Sunday, January 21, 2007


Money is an interesting teacher.

First, a little background. I've already written about how I grew up financially. We lived sale-to-sale on nothing and then like kings after one. This carried over to my first home on my own as an adult. At 22, I decided to quit delaying the inevitable, and went away to college. Due to my medical stuff and the fact that I treat it nutritionally, the private university that "required" all single students to live on campus and buy a dining room meal plan basically forced me to get my own apartment and move out of the dorms. This was great except for two things: I never made many close friends at school, and I did not have the money to live on my own.

I was in school as a music student full time (which all music students know means full time plus practice time. The schedule is insane.) The economy was not great at home so my parents' business hit a lull. I had to figure out how to even stay at school. I took I think 15 private piano students and charged them $15 per lesson. My own piano teacher who had most of her doctorate didn't make much more than that I don't think, and after asking what I charged, was furious with me for charging that much. Hey, people were willing to pay it and I gave them everything I had.

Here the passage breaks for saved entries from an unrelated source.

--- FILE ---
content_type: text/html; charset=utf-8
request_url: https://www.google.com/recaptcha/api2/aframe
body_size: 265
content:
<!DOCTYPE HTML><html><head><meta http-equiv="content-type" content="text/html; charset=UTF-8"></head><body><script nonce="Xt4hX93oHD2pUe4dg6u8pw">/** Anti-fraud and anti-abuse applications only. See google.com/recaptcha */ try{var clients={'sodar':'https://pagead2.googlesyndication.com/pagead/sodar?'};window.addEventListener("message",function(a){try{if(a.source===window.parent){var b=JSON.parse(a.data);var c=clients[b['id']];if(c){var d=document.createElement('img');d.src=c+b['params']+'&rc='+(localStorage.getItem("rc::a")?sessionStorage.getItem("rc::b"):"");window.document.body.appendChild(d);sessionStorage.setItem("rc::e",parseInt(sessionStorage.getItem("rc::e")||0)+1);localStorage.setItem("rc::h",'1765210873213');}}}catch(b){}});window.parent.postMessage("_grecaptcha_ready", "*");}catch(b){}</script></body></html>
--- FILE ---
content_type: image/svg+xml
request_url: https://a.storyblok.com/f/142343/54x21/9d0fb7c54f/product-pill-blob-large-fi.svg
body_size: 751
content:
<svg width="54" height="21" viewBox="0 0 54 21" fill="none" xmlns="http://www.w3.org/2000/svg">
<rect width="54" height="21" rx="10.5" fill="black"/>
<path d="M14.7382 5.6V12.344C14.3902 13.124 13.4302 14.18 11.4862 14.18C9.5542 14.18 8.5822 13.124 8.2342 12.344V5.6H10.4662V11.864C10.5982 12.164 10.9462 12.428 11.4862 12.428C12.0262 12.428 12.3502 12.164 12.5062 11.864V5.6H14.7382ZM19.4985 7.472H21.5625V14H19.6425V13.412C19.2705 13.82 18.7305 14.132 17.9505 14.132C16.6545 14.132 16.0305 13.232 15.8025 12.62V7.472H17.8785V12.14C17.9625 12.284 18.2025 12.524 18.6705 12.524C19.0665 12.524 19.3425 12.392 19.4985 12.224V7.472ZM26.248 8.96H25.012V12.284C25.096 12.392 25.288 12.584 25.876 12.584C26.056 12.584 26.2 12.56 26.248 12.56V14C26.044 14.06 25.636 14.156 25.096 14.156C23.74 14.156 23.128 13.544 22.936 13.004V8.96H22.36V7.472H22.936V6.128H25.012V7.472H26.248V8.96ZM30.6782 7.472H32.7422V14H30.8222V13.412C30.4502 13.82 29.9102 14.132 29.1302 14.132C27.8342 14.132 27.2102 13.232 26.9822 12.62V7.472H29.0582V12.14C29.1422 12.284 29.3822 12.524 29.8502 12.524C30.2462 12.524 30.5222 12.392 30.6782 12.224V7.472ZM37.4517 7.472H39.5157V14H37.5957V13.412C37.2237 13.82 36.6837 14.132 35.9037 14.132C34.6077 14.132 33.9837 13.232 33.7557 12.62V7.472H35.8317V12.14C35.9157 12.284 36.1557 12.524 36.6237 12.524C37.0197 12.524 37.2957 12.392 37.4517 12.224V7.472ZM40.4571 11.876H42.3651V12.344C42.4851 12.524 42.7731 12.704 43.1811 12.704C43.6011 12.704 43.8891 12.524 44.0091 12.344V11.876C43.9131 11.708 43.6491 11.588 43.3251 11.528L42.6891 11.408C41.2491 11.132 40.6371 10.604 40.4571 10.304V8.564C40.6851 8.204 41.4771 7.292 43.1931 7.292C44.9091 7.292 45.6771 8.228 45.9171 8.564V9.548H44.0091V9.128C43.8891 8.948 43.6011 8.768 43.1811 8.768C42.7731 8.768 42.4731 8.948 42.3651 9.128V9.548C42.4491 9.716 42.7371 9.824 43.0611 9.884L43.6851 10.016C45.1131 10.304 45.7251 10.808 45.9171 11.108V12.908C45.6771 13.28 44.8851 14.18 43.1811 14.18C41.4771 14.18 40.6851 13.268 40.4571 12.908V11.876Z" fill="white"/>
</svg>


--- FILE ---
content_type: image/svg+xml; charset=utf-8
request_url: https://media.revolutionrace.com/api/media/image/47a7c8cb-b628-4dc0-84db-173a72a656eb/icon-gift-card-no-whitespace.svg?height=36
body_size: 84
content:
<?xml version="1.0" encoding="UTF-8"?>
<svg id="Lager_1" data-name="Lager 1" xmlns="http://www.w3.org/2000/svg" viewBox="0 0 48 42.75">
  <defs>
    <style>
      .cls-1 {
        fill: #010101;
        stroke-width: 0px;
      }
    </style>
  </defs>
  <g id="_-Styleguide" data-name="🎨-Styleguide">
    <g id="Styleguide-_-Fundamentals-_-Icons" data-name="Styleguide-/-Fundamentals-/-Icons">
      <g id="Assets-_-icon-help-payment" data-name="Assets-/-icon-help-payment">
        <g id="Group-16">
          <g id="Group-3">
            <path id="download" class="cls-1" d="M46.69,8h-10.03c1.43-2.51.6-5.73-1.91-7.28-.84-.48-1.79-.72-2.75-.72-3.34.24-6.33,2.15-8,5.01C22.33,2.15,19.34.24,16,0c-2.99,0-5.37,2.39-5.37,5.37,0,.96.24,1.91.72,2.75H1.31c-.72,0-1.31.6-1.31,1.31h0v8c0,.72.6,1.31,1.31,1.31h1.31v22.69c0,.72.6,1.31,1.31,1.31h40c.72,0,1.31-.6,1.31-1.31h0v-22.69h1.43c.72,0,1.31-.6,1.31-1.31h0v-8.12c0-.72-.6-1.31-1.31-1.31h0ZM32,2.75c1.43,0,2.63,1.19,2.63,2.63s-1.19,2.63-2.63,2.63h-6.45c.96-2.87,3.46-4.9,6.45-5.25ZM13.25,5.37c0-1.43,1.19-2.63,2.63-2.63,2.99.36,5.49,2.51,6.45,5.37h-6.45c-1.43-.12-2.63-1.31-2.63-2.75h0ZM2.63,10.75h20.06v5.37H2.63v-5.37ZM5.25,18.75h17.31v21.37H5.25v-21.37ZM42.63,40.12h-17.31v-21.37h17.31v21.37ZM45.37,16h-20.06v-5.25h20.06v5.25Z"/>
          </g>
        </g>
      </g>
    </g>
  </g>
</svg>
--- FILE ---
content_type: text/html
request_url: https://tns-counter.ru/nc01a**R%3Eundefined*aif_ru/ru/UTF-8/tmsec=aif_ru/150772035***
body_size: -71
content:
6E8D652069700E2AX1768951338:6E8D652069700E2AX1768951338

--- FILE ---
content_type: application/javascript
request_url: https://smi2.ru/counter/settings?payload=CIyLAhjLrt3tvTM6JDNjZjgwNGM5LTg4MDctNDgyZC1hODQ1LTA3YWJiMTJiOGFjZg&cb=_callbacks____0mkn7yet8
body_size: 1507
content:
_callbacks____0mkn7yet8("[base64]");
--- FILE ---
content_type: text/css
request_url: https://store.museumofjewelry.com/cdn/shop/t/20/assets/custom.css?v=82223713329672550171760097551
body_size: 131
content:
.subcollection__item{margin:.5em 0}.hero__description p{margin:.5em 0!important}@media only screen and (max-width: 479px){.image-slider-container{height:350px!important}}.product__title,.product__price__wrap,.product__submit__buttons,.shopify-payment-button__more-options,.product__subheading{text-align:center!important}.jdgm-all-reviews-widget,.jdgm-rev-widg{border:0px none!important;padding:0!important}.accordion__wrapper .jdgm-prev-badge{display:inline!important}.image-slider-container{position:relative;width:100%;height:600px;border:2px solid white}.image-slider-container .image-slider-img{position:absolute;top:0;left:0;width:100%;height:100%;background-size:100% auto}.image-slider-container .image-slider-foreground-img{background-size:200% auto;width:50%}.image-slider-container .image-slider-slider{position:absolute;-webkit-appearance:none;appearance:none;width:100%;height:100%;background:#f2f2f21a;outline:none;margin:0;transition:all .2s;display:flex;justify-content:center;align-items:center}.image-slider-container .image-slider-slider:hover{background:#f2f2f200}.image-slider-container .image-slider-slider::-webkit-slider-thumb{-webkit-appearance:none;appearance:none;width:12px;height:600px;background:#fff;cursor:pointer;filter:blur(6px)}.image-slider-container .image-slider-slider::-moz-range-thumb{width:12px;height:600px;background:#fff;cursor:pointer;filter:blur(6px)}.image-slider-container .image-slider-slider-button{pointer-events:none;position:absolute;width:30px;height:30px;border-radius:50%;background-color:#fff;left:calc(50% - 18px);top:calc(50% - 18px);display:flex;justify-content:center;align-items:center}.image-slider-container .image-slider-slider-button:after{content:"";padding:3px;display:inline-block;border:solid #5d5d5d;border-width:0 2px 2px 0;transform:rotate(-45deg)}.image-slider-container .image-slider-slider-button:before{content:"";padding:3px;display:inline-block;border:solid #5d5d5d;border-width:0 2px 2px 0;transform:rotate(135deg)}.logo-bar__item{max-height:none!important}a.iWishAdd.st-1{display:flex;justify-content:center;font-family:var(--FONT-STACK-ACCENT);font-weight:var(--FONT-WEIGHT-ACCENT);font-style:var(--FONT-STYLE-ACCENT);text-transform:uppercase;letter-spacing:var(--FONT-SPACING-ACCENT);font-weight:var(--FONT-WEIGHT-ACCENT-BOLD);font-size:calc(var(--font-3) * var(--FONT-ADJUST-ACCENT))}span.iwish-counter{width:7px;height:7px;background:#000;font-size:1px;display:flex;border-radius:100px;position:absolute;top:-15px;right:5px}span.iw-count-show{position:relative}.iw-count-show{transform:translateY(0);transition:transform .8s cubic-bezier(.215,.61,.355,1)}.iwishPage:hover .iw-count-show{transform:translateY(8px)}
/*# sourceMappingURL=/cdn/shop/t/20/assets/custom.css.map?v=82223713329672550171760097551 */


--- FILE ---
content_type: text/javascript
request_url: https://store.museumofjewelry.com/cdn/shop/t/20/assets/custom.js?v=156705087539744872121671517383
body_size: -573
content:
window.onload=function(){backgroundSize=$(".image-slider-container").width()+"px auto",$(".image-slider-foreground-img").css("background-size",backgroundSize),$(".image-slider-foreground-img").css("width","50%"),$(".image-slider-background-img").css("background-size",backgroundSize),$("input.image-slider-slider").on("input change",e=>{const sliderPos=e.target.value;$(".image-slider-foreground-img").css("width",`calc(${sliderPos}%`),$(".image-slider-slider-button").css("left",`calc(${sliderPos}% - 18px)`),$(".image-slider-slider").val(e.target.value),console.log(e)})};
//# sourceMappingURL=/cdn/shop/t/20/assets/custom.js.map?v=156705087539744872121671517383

I barely scraped by each month on my piano income, and lived for the day that my school loans would be paid out to the school, and I could request and receive the refund check from the school for the amount I borrowed that went above the cost of tuition. Usually that check would come halfway through the semester. It was usually around $1500.

Having that much money all at once, finally, felt normal to me. I made up for lost time. I went tanning, bought new clothes, at one point bought a palm pilot. But most of all, I would go to Walmart. Every time I got one of those checks, I would spend at least $100-200 at Walmart. Now, I was basically setting up my own new household. I started with nothing, so I'm sure some of that "stuff" was necessary. However, I could have done without a whole lot of it. I remember hiking up the stairs to my third floor apartment, arms full of bags in triumph. I also remember the sick feeling in the pit of my stomach when I set all the bags on the folding table in my dining room and thought about how much I had spent and what it had bought. Why did I think I needed all those things? Nothing I bought was bad. It was kitchen utensils, things for my apartment like pillows for the couch, gardening stuff for the pots of flowers on my deck, etc. All of it useful and most of it was something about which I had said, "I wish I had a....(fill in the blank)." So, I had bought one. I also would buy a back-up for everything I used - from ziplock bags to hand soap. It felt better to me to never run out of anything.

Fast-forward to now. Nick and I are working through Dave Ramsey's teachings about debt and money management. We have made a promise to only spend cash that we have in hand. Recently, we realized that our groceries would not last until grocery day, so we stopped by the store to grab a few things. We had limited cash, but only needed to round out the fridge by a few things to make it through three days. We also needed diapers before more money would come. I went into the store...and spent almost every penny. No money for diapers. In the past, Nick would move bills around and smooth it over, even paying something late if we needed to, in order to accomodate my compulsion. This time, he gently suggested that I take back the extra things. Without even wrestling, I knew he was right. As I stood there feeling very conspicuous, watching the new guy at the register try to figure out how to return vegetables, I had a realization: It's all about provision.

That's what this is all about. A question...Will I have what I need? God, after this is gone and I have needs again, will You provide for me again? I fear the answer is no and therefore I hoard. My attempt at control. I can hold out for a while. I have my spare package of toilet paper. I can wait, even if You are late. Even if You forget I need money for food and deprive me for some time, I can provide for myself and my family out of my over-stocked pantry. It sounds so ridiculous, and yet "stuff" has been my security blanket. I have been through so many seasons when God's timing seemed to be off, that I stopped trusting and starting taking matters into my own hands. Instead of allowing my faith to grow and surrendering my sense of timing to His, I took provision on my own shoulders. Yuck.

I guess I post this because I doubt the problem is unique to me. I get such a sense of purpose from helping other people's lives to be better. The thought that I don't have to carry that weight anymore is incredibly freeing to me. If by chance you see yourself in this blog, maybe you can be freed also. I won't make this cheesy by drawing conclusions myself. You can do that. Just know that God is working in my heart through this process. I like stories like that. Thanks for reading mine.

1 comment:

  1. Wow, your blog on Sunday was very interesting. It literally brought me to tears! I feel the same way many times!